Метафора – по вольному переводу с греческого – дверь. Дверь в иные пласты, другие миры, которые не так уж далеко от каждого из нас.
Жить в узости заданного тебе не тобой, навязанного тебе – значит, обеднять себя.
Жизнь – это выходы за пределы.
Метафора – универсальный способ для таких выходов.
Правда, здесь важно не перепутать выход и выходку. Но это уже другой разговор.
О трагичности. В долго длящейся безмятежности есть что-то тягостное. Как есть нездоровое в полном здоровье. Душа живёт
не только ровностью, но и разломами.
Есть только один критерий поэзии – это поэзия или не поэзия.
Всё остальное, особенно так называемое выделение направлений, служит целям удовлетворения тщеславия литературоведов и критиков.
Ну, какая, посудите, разница поэзии, назовут ее метаметафоризмом или метареализмом, реализмом или конструктивизмом, концептуализмом или импрессионизмом, сюрреализмом или конкретизмом? Или еще как – столь же замысловато, сколь и пустозвонно.
Есть геометрия Евклида. Есть проективная, аффинная, начертательная геометрии. Есть геометрия Лобачевского. Есть геометрия Римана.
А есть – геометрия ветра. Которая вбирает в себя все шесть предыдущих и убирает их за ненадобностью. Геометрия ветра – это поэзия. Это – многосвечник сущего.
Время, в котором мы живем, читатель, достаточно взвихрено. (Помните, у Ремизова была книга «Взвихренная Русь»?) Ну, вот что-то подобное в современной поэзии. Она многовекторна, пестра. Обобщенно все течения и школы, группы и кружки можно разделить на два лагеря: традиционалисты и новаторы. Это противостояние было всегда. И во время Пушкина, и в наше.
Я намеренно в книге перемешал и объединил стихи как традиционные, так и новаторские. Я вообще считаю, что поэт – явление универсальное, всеохватное. Всё проникающее.
Не зря одно из имён Бога – Поэт.
Поэт стремится отразить в своём творчестве интересы всех людей. Задача трудная, может быть, неосуществимая, но стремиться к ее решению надо. Уже на самом этом пути поэта и его читателя ждут открытия.
Поэт – человек-оркестр.
Надоело родное ханыжество – в себе и не в себе («ханыжество» – индивидуально-авторский неологизм от слова «ханыга») – дремучая смесь хамства и ханжества, опущенности и опустошённости, попрошайничества и зазнайства! Стойкая одурманенность всеми способами: от банального алкоголя до столь же обыденной глупости! Повальная пошлость вяло-наглых, брюзжащих и кричащих, не слышащих ни музыки слова, ни музыки вообще соотечественников. К коим отношу и себя! И себя! Бездонная спячка духа, кто-то ткнулся мне в бок справа, кто-то притулился слева – оба размашисто захрапели! Что – подпевать? Как-то, не очень…

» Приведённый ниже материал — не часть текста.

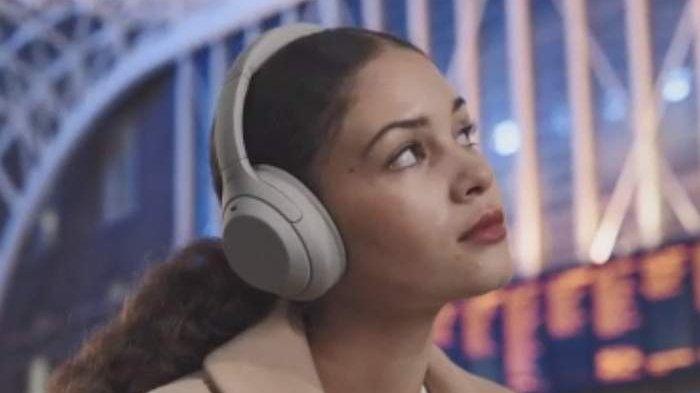 Headphone Sony WH-1000X M4 Punya Peredam Suara Sekeliling, Dibandrol  Rp 4.999.000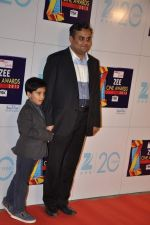 at Zee Awards red carpet in Mumbai on 6th Jan 2013 (35).JPG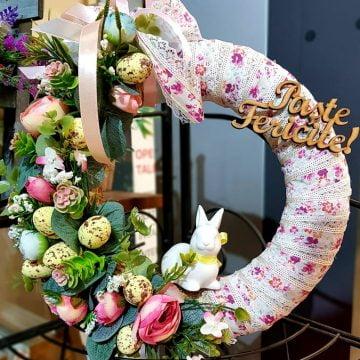 Înfrumusețează-ți masa de Paște cu un aranjament din flori naturale, de la Euforia Boutique!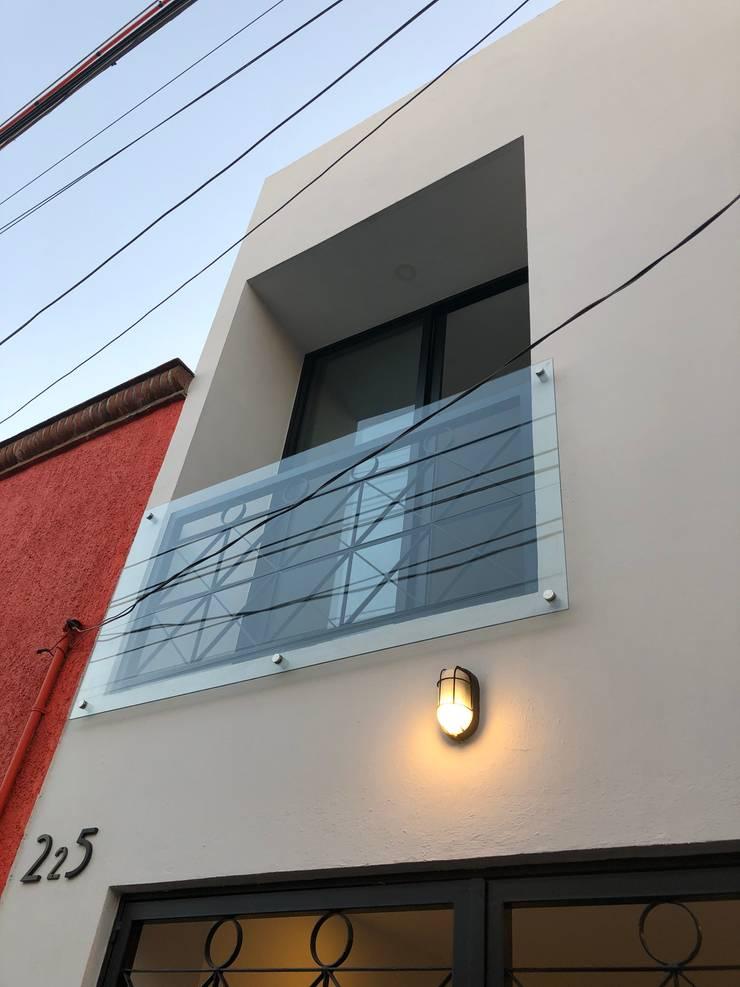 Casa - Santa Tere: Casas prefabricadas de estilo  por Arquimia Arquitectos, Moderno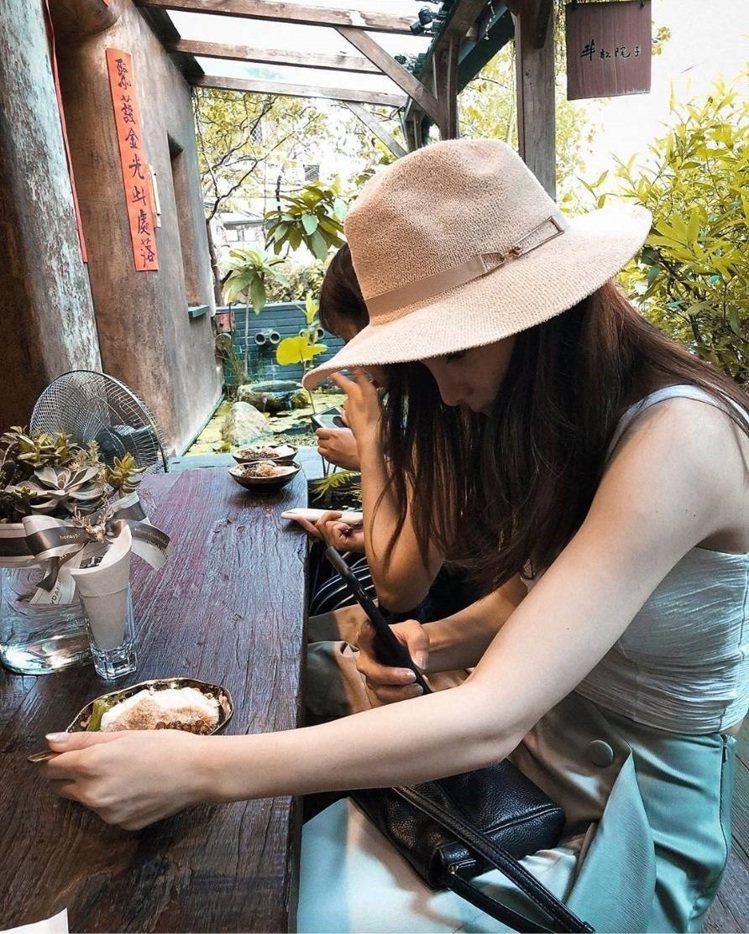 「白水豆花」木質座位很有質感。IG @moomoomoon_提供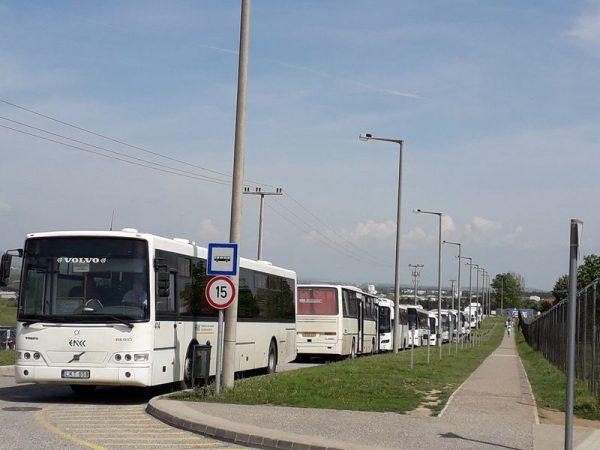 Műszakváltáskor ezek a buszok csak hosszas várakozás után tudnak kikanyarodni a Házgyári útra a Henger utcából. Fotó: Révész Erika
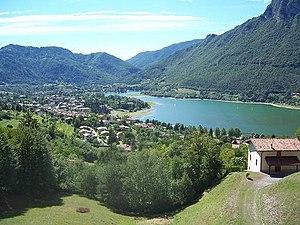 Lake Idro - Image: Lake Idro Italy 2005 08 16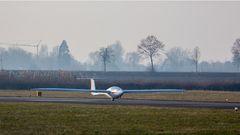 Airport Worms - Ultraleichtflugzeug landet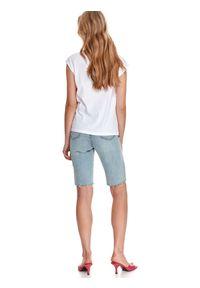 TOP SECRET - T-shirt damski z nadrukiem. Okazja: na co dzień. Kolor: biały. Materiał: tkanina, bawełna. Długość rękawa: krótki rękaw. Długość: krótkie. Wzór: nadruk. Sezon: lato. Styl: wakacyjny, casual
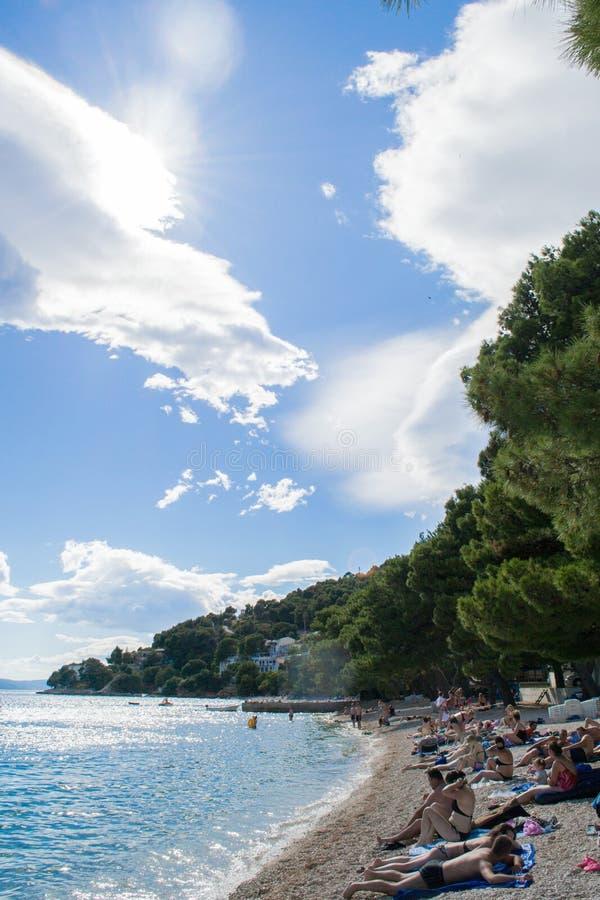Παραλία σε Drvenik με τον ουρανό στοκ εικόνες με δικαίωμα ελεύθερης χρήσης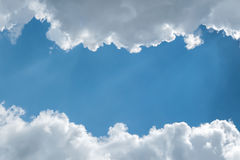 Clouds against the blue sky Royalty Free Stock Photos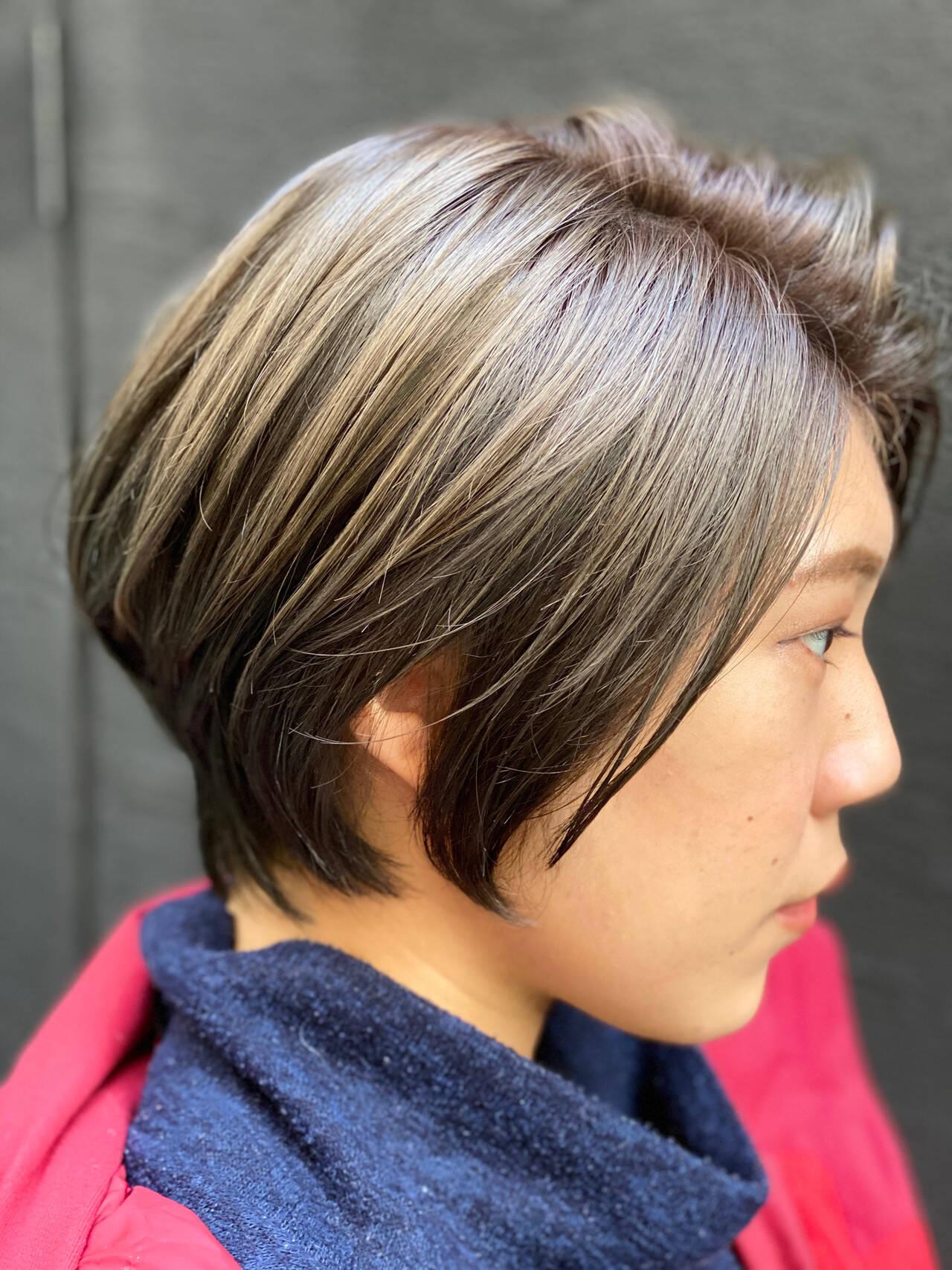 ボブ ハンサムバング ナチュラル ショートボブヘアスタイルや髪型の写真・画像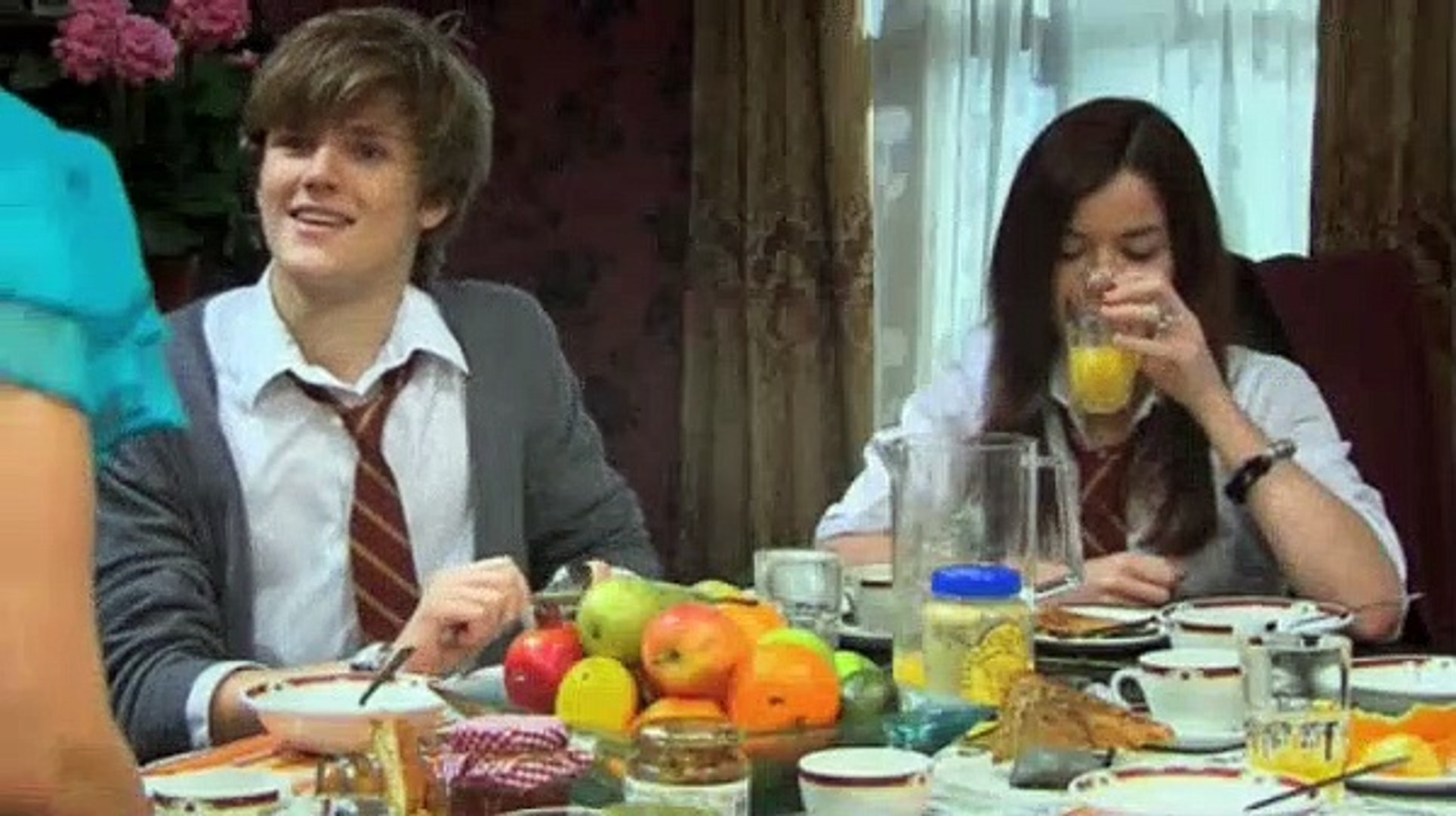 House Of Anubis Season 1 Episode 28,29 - House Of Reunion & House Of Memories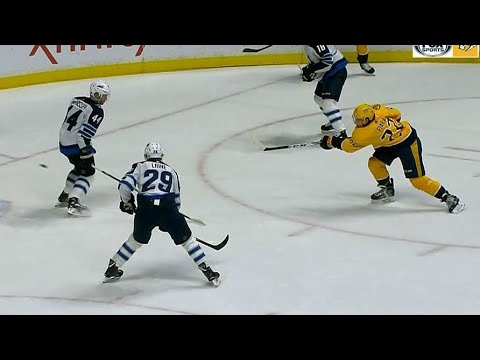 Video: Predators score twice in 21 seconds against Jets to end period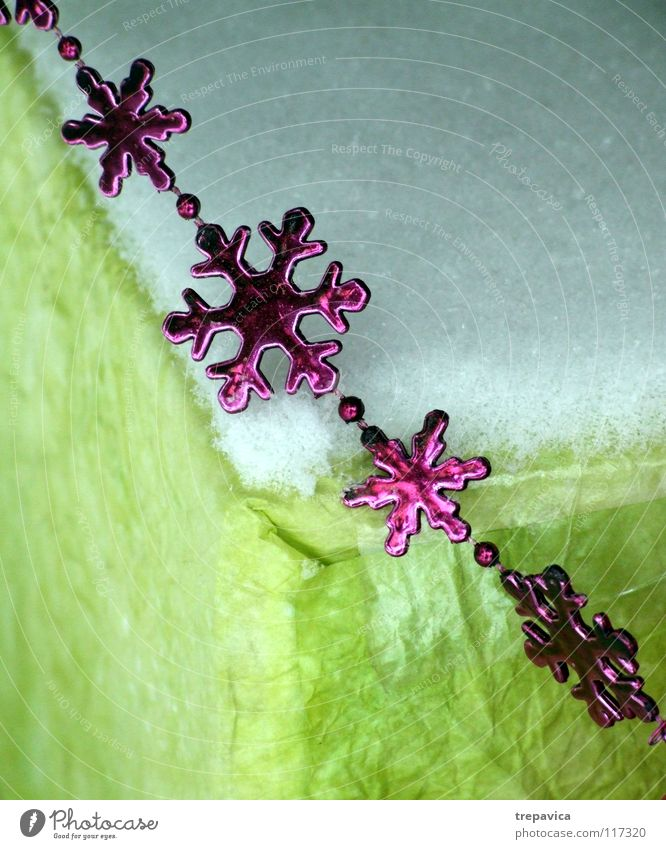 Christmas & Advent Green Winter Snow Feasts & Celebrations Pink Paper Star (Symbol) Decoration Jewellery Statue Chain Embellish December Snowflake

Ещё. Есть категория моих соотечественников – они всё как бы хороводы водят: веселятся. Частят частушками, ныряют в шубки шуток, накидывают на ветви ушей гамаки улыбок, и качаются-качаются-качаются в них спросонья и бодрясь. Быть весёлым неплохо, но у них веселье за счёт ума.
Под поэзией я понимаю тайны иррационального, познаваемые при помощи рациональной речи.